Notre première rencontre eut lieu dans la bibliothèque du
grand séminaire dont tu étais alors le conservateur, comme
on dirait en France. Mais quel vilain mot quand il s'agit
de toi! Conserver était sans doute une de tes préoccupations,
garder l'héritage te tenait sans doute à coeur, mais combien
plus encore tu voulais l'enrichir. Aussi savais-tu accueillir
et porter jusque dans ta chair les questions qui travaillaient
les chrétiens. Aucune ne t'a été étrangère. Et cette familiarité ne fut pas seulement celle d'un intellectuel aguerri à la
controverse, mais celle d'un homme fraternel sachant atténuer
par l'humour l'acuité de sa dialectique. Tu as quitté cette
institution pour entrer à Radio-Canada où tu as apporté ton
amour du Christ et de l'Eglise.
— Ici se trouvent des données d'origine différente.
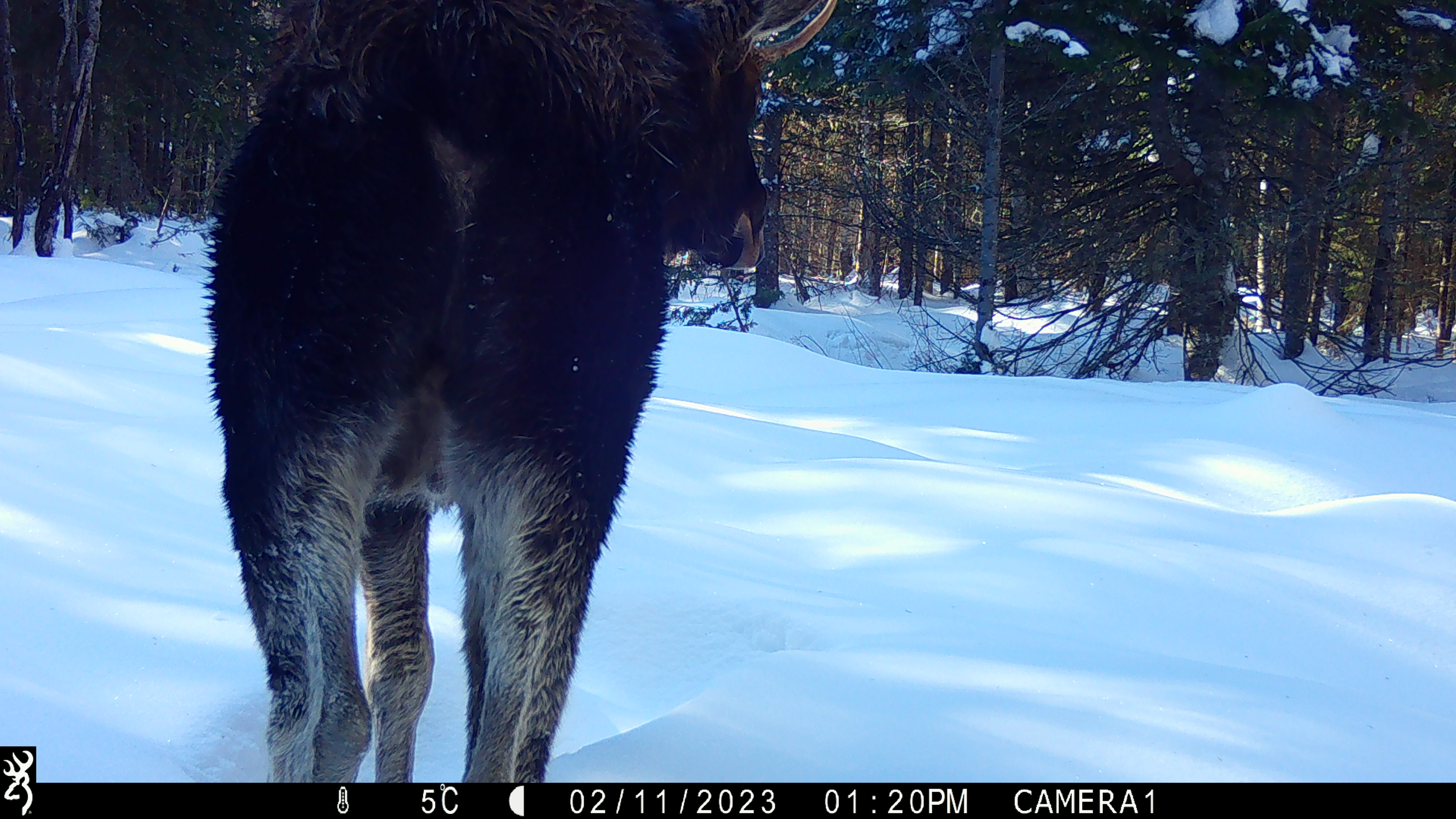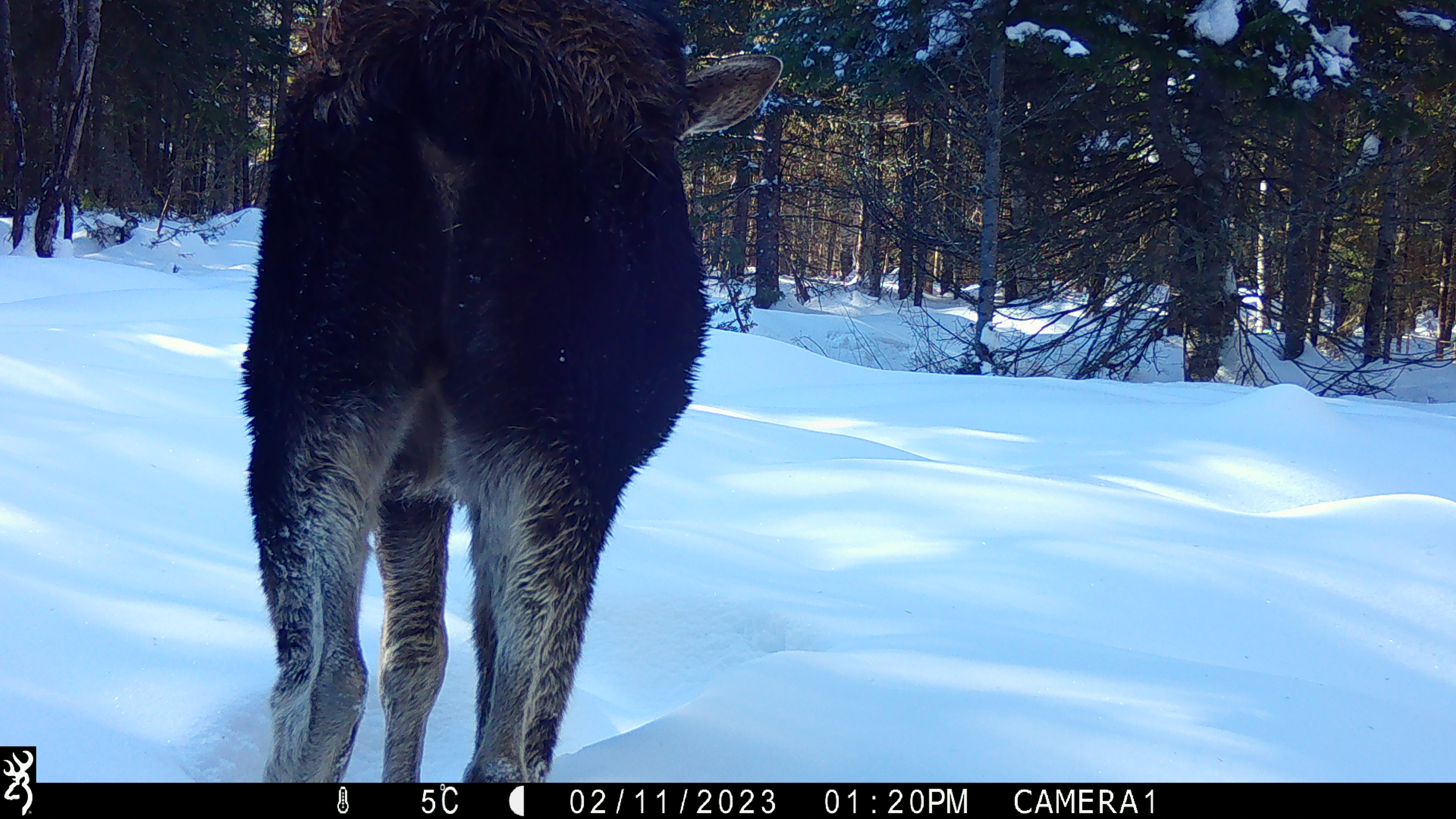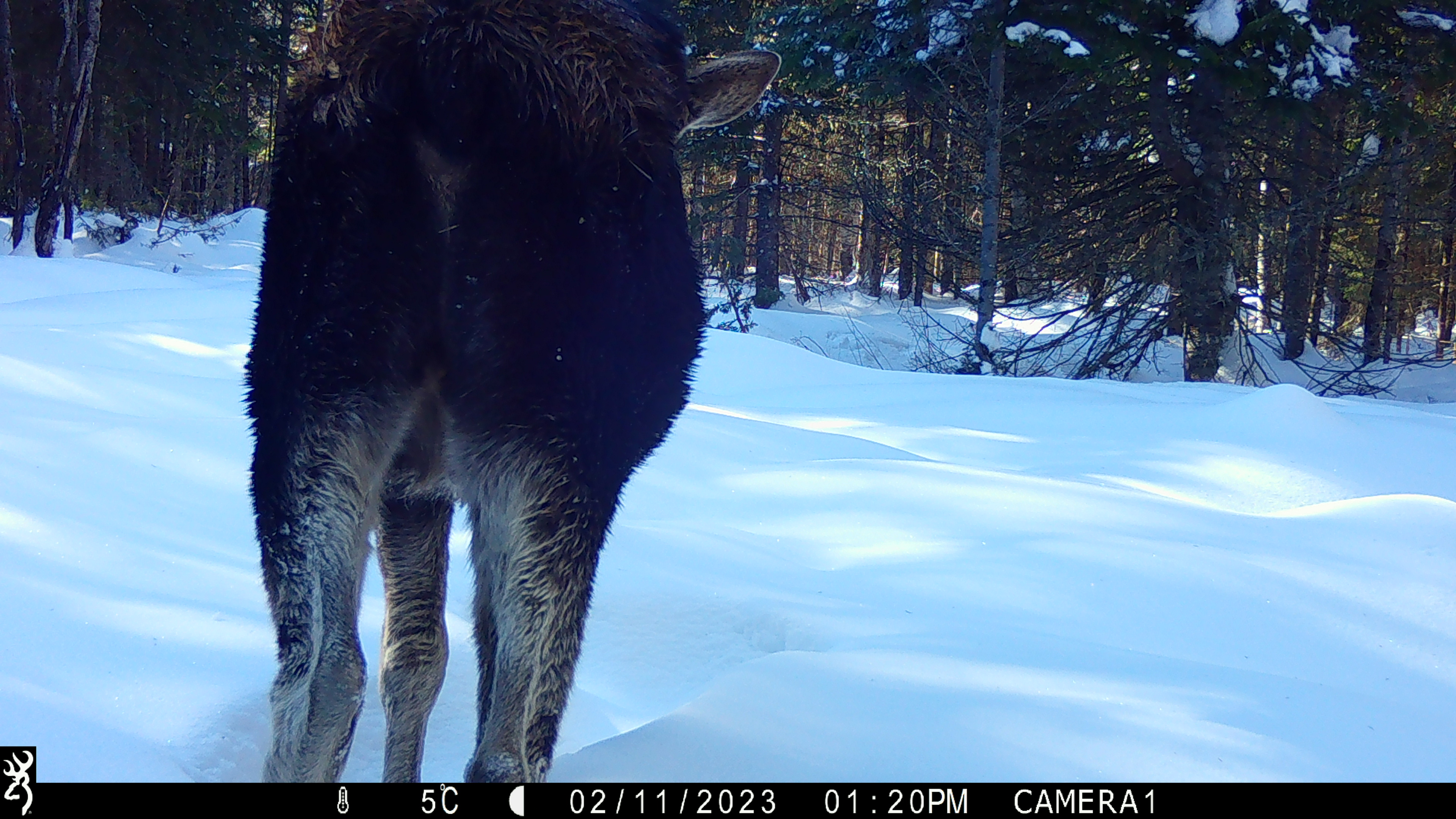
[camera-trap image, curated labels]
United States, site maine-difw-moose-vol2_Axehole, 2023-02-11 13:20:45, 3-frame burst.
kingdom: Animalia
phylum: Chordata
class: Mammalia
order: Artiodactyla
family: Cervidae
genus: Alces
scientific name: Alces alces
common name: moose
Ami intime d'artistes, de
penseurs et d'hommes d'action qui ont façonné le visage actuel
de la société québécoise, tu as fait de ton appartement un lieu
d'échanges et de discussions. Tu as su accueillir les opinions
les plus contraires aux tiennes, sans jamais dissimuler tes
positions. Ta franchise, chacun le sait, n'est pas inspirée
par l'intransigeance mais par une ardeur bienveillante qui te
dicte de ne pas dissimuler la vérité à ceux que tu aimes avec
une intense liberté. C'est dans cet esprit que tu as produit,
pour le compte de Radio-Canada, l'émission Rencontres. On ne
saurait trop dire que si j'ai été un des animateurs de cette
émission, tu en as été véritablement l'âme. Pour toi, au sens
où l'entendait l'auteur de la lettre à Diognète, invisible mais
intensément présent, donnant sens et cohésion. Pour ma part,
je te remercie de m'avoir permis ainsi de donner forme à un
sacerdoce que j'avais voulu dès l'origine être service de la
Parole de Dieu au milieu des hommes de ce temps. Laïc engagé
dans le monde, tu as été témoin de l'Amour que le Christ nous
a insufflé et de cette Vérité qui nous rend libres, soutenant
ainsi par toute ton action notre marche vers cette Terre nouvelle
où il n'y aura plus ni pleurs ni deuils mais la seule joie exultante
de ceux que réunit dans le Père, au-delà de ce qui les
sépare, l'Esprit du Fils qui habite en nos coeurs.